Suasana haru biru saat 25 Warga Binaan Pemasyarakatan (WBP) Lapas Kelas IIB Singkawang bersimpuh membasuh kaki ibu mereka dalam peringatan Hari Ibu ke-97, Minggu (22/12/2025). (Dok. HO/Faktakalbar.id)
Suasana haru biru saat 25 Warga Binaan Pemasyarakatan (WBP) Lapas Kelas IIB Singkawang bersimpuh membasuh kaki ibu mereka dalam peringatan Hari Ibu ke-97, Minggu (22/12/2025). (Dok.
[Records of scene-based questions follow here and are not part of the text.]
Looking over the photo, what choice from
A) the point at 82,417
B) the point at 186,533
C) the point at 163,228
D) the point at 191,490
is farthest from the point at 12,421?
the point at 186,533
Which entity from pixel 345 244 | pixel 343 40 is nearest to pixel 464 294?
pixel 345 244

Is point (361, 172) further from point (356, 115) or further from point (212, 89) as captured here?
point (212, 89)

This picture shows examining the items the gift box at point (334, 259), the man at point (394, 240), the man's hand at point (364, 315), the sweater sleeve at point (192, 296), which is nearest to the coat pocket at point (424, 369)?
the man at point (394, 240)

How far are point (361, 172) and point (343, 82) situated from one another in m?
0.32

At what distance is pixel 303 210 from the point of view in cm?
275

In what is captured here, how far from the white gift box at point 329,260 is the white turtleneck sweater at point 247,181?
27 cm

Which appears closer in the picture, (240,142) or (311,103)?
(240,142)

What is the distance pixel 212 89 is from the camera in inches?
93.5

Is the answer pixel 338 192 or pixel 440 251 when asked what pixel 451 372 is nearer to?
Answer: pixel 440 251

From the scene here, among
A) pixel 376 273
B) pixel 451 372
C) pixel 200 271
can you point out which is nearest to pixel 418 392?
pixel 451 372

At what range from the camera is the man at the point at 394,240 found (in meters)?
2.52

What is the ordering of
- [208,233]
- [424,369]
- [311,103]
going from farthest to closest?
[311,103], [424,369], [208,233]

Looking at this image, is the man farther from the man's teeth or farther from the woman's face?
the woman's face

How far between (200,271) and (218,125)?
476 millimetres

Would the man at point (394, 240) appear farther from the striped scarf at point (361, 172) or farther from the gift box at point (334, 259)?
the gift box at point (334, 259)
HO/Faktakalbar.id)

Faktakalbar.id, SINGKAWANG – Suasana haru menyelimuti Lembaga Pemasyarakatan (Lapas) Kelas IIB Singkawang, Minggu (22/12/2025).

Sebanyak 25 warga binaan pemasyarakatan (WBP) tampak bersimpuh dan membasuh kaki ibu mereka masing-masing dalam rangka memperingati Hari Ibu ke-97.
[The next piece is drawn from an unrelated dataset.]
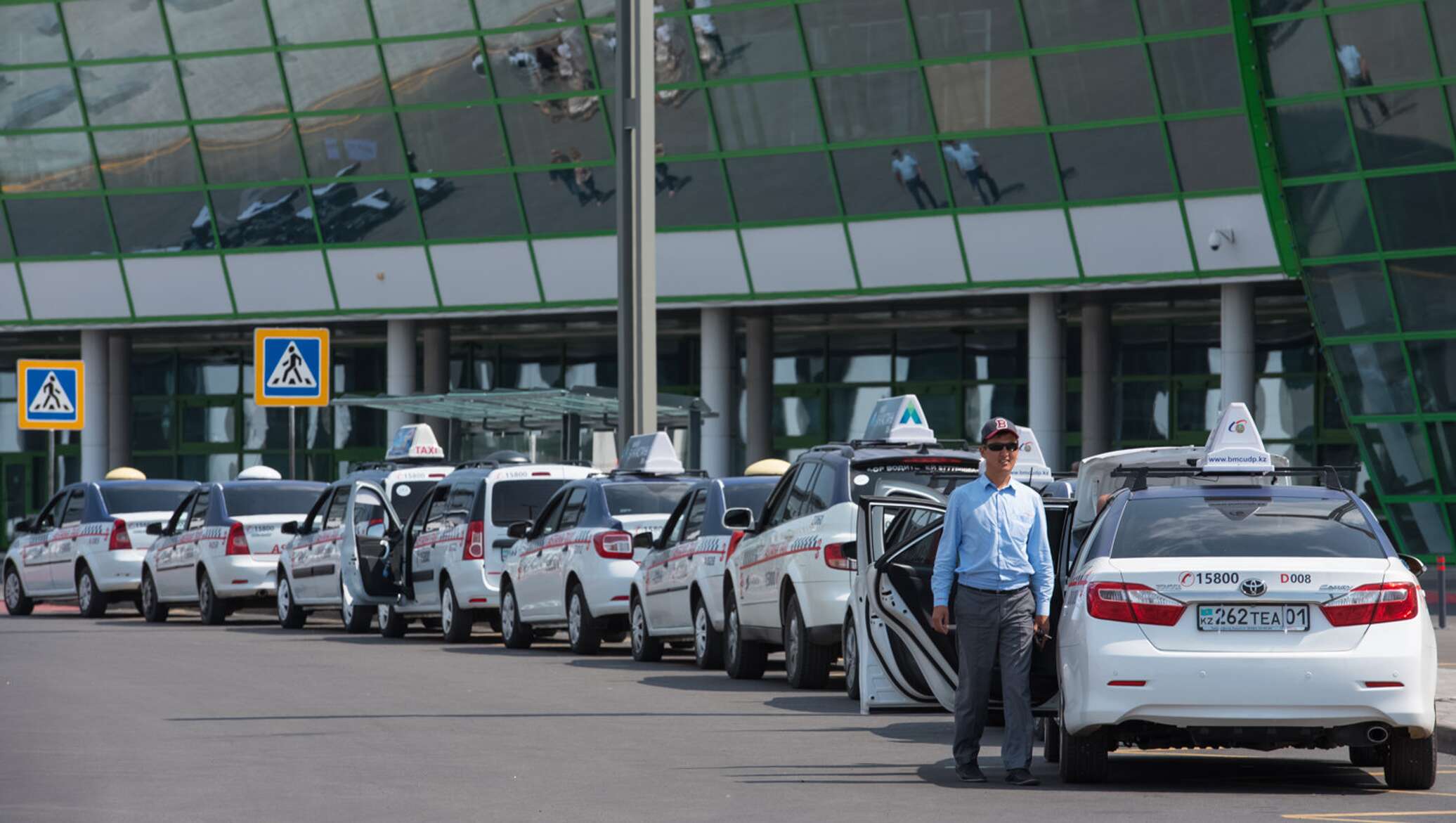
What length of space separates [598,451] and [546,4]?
9.09m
Baca Juga: Bedah Kasus HPL Pasir Panjang: Mengapa Secara Yuridis Wali Kota Singkawang Adalah Aktor Utama?

Kepala Lapas Kelas IIB Singkawang, David Anderson Setiawan, menjelaskan bahwa kegiatan ini bukan sekadar seremonial, melainkan metode pembinaan kepribadian yang mendalam.

Tujuannya adalah menumbuhkan kesadaran moral dan nilai kekeluargaan agar para narapidana termotivasi untuk memperbaiki diri.

“Kegiatan membasuh kaki ibu ini kami rancang sebagai sarana pembinaan mental dan emosional, agar warga binaan memperoleh ridho orang tua dan termotivasi menjalani pembinaan dengan sungguh-sungguh,” ujar David.

Momentum Refleksi dan Tobat

Mengusung tema “Perempuan Berdaya dan Berkarya, Menuju Indonesia Emas 2045”, acara ini dimaknai sebagai titik balik bagi para WBP.

David berharap, melalui sentuhan spiritual dan emosional ini, para warga binaan tidak akan mengulangi kesalahan mereka di masa depan.